This is similar to SQL select syntax, but differs in the order in which the select, where, and from sections are specified.12

image Note  There is potential for confusion if both syntaxes are used in the same codebase. The standard C# approach makes more sense to me, and I find it easier to separate the Linq syntax from any SQL queries involved. However, this may not apply in Linq to SQL code, so the best approach may differ for different teams.

A Sequence Method of Your Own

It’s simple to write additional sequence methods. The following is a subset method that skips the even-numbered items in a sequence:

private class EveryOtherEnumerator<T> : IEnumerable<T>
{
    IEnumerable<T> m_baseEnumerable;

    public EveryOtherEnumerator(IEnumerable<T> baseEnumerable)
    {
       m_baseEnumerable = baseEnumerable;
    }

    public IEnumerator<T> GetEnumerator()
    {
       int count = 0;
       foreach (T value in m_baseEnumerable)
       {
            if (count % 2 == 0)
            {
                yield return value;
            }
            count++;
       }
    }

    IEnumerator IEnumerable.GetEnumerator()
    {
       return GetEnumerator();
    }
}

Sequence Method Reference

Linq provides a large set of methods to make your life easier. The following section groups them by function.

Aggregate Methods

An aggregate method takes a sequence and produces a single value, causing the sequence to be enumerated. Aggregates can operate on the following data types:

  • Decimal
  • Double
  • Float
  • Int
  • Long

In addition, nullable values of any of these types are permitted. The aggregate methods are shown in Table 28-1:

Table 28-1. Linq Aggregate Methods

Method Description
Average() Returns the average of the values.
Count() Returns the count of the values.
Min() Returns the minimum of the values.
Max() Returns the maximum of the values.
Sum() Returns the sum of the values.
Aggregate() Computes a general aggregate.

The aggregate method can be used to construct custom aggregators, but in practice it is simpler to write a custom sequence method instead.

— Dataset excerpts —
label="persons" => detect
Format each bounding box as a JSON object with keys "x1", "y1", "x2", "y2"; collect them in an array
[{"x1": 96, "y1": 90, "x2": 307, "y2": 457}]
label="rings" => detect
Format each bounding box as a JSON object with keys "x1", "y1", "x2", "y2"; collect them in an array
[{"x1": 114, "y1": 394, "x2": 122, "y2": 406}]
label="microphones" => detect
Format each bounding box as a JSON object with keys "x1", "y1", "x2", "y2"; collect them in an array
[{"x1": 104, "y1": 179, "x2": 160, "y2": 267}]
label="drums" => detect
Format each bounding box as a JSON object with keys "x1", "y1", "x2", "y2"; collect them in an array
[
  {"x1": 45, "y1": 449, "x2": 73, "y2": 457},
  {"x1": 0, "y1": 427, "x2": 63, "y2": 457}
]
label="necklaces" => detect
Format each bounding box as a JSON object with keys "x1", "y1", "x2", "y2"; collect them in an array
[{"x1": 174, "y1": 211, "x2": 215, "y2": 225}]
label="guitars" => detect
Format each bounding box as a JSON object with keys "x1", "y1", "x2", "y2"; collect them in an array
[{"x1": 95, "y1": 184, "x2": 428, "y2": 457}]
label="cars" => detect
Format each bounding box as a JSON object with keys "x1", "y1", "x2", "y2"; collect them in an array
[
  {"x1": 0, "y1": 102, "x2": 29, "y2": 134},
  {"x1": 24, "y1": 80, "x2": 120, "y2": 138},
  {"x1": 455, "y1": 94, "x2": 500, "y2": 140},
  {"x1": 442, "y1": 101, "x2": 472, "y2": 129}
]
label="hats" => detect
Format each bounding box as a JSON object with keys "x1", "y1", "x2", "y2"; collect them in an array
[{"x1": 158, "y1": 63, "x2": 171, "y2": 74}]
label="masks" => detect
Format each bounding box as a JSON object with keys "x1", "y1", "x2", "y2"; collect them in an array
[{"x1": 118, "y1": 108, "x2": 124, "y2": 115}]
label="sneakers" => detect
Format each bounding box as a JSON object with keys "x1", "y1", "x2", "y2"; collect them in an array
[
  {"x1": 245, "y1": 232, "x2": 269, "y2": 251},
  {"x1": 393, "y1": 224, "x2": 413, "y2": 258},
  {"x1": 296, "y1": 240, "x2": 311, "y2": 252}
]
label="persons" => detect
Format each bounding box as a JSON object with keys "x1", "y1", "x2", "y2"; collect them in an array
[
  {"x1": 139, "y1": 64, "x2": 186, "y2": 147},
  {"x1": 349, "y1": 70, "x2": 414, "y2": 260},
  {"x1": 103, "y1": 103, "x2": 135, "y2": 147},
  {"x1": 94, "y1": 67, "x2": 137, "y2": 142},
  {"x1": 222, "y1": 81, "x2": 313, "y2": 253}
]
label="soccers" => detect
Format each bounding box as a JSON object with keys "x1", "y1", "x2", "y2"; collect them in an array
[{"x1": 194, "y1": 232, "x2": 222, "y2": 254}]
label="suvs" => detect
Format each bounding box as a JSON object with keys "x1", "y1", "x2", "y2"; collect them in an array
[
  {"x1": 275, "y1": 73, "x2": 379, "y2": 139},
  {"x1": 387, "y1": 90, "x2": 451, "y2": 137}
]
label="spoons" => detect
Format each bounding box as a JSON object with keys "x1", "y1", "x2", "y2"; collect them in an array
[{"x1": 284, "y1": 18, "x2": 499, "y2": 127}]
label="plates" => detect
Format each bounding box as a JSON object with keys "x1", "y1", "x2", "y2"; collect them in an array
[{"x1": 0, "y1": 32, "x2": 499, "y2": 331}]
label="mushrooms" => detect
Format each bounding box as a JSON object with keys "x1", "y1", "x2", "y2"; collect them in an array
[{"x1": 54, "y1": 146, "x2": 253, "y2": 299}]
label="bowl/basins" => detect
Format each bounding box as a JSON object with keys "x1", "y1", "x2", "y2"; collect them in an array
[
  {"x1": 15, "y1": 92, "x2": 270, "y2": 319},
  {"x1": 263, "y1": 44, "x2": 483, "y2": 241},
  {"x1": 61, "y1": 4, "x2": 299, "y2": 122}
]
* * *
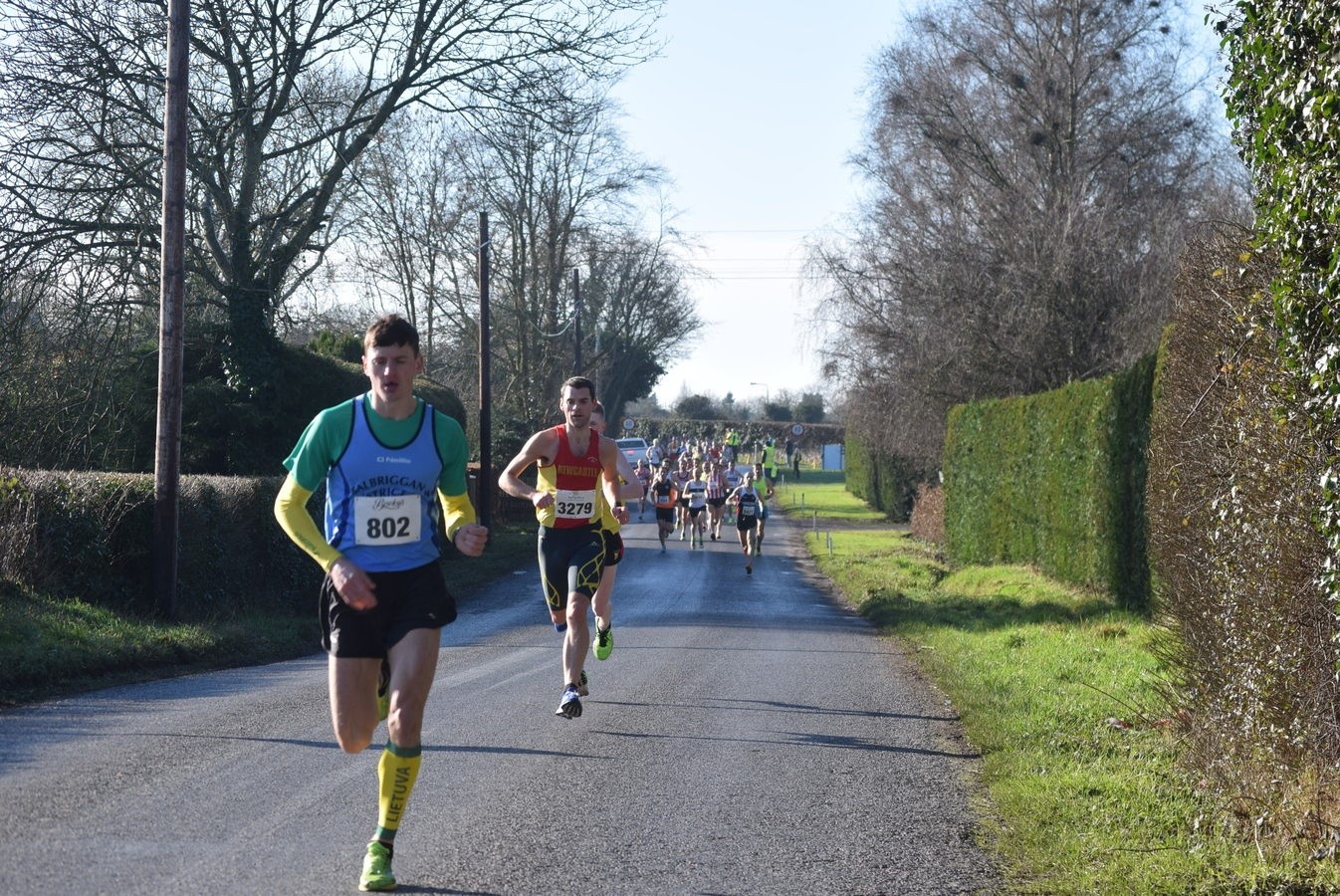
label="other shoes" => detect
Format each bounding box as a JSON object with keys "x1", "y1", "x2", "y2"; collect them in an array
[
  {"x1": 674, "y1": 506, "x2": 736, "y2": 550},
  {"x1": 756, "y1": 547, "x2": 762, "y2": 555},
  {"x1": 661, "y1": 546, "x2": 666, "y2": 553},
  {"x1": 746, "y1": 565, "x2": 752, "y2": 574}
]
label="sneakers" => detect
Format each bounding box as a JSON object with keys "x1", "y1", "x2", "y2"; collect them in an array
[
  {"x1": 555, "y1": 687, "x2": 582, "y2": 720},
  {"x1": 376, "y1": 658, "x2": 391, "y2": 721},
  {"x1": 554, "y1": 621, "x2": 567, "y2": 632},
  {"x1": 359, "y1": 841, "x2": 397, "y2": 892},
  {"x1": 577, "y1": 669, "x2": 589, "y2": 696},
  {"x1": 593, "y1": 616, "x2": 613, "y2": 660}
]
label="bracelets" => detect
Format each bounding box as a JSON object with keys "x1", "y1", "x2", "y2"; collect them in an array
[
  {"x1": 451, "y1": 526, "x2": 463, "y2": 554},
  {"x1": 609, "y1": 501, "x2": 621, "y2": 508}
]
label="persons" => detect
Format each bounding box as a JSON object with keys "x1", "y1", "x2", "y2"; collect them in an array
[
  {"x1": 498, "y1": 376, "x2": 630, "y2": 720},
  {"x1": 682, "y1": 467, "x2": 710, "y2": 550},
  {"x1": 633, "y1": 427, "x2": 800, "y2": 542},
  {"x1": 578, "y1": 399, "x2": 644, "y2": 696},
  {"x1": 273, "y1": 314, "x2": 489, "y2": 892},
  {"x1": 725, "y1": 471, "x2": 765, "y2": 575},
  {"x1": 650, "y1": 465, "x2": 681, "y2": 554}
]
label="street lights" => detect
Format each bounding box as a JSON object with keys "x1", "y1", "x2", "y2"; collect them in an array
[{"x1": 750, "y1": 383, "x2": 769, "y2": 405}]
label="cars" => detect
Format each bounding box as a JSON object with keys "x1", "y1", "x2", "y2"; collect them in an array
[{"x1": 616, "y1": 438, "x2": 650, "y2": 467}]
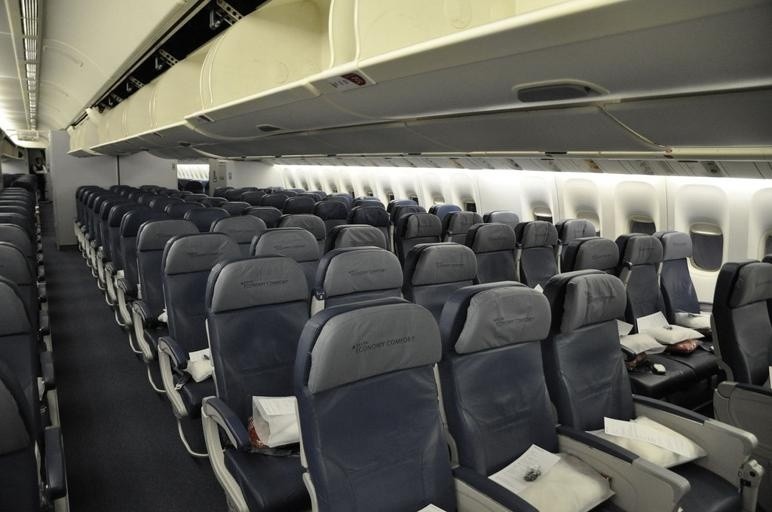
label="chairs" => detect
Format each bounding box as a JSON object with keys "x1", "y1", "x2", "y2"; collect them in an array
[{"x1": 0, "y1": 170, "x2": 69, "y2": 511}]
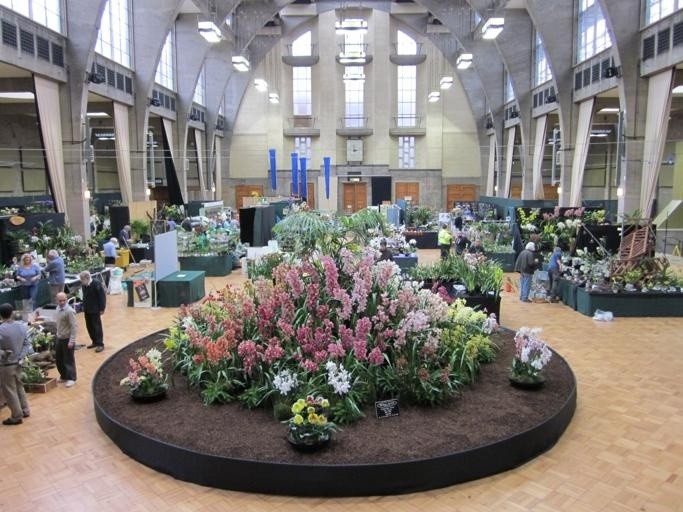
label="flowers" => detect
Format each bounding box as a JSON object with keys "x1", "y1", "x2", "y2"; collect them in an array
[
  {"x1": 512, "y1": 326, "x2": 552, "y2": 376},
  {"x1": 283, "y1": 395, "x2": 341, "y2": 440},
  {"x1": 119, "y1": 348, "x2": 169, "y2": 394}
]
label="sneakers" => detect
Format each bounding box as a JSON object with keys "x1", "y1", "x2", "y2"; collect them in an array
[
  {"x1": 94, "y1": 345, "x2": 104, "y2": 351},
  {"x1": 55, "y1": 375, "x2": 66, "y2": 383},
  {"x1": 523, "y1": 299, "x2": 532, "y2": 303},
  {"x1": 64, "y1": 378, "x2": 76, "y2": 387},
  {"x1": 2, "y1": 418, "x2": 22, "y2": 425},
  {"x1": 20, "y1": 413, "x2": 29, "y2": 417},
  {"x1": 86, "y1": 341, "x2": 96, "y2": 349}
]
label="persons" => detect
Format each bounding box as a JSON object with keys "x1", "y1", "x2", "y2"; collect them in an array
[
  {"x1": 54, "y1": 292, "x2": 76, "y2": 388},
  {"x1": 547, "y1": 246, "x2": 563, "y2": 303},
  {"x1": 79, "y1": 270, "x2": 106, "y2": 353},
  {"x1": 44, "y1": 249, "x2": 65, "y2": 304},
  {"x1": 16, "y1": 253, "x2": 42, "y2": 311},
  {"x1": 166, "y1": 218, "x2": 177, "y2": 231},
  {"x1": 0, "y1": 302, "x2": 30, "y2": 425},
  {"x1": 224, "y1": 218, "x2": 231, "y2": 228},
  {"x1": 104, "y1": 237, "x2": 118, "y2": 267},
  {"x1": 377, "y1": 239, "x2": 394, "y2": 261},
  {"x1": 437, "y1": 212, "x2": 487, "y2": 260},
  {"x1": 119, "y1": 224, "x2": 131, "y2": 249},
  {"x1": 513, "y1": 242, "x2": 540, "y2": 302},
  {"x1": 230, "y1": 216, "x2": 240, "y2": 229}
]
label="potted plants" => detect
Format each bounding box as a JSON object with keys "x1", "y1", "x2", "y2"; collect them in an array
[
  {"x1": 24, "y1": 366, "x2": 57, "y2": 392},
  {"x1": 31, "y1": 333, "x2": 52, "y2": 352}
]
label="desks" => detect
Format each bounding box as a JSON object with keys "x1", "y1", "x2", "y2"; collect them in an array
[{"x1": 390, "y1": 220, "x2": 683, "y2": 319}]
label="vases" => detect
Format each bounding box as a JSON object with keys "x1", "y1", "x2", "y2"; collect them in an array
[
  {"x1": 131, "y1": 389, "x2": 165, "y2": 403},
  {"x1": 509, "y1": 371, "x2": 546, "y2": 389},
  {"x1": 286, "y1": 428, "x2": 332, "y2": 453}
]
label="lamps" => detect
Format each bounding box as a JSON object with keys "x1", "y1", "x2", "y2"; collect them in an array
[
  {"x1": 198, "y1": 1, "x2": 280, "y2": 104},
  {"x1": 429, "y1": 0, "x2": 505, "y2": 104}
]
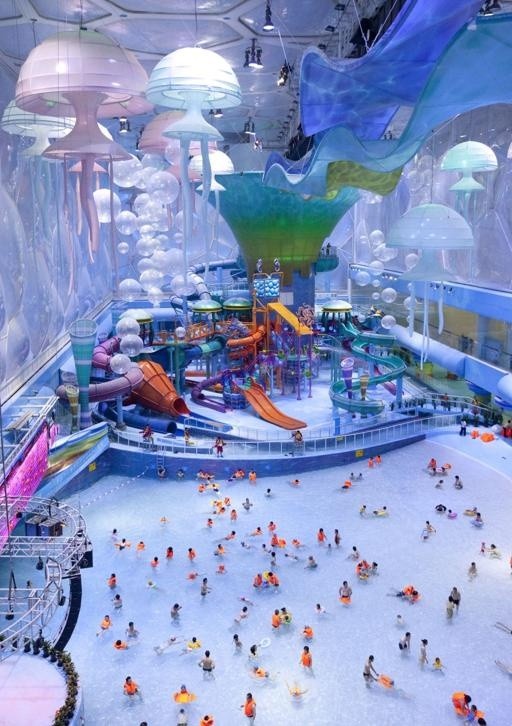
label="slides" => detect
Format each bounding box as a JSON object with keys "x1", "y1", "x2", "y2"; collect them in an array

— Stated problem —
Explain in one to three sentences why the note in the Linq excerpt favors the standard C# approach when both syntaxes could appear in the same codebase. The items come from a separate source, not the text.

— Answer to this exercise —
The writer finds that the standard C# approach makes more sense and that it makes it easier to keep the Linq syntax apart from any SQL queries involved. The note adds that this may not apply in Linq to SQL code, so the best approach may differ for different teams.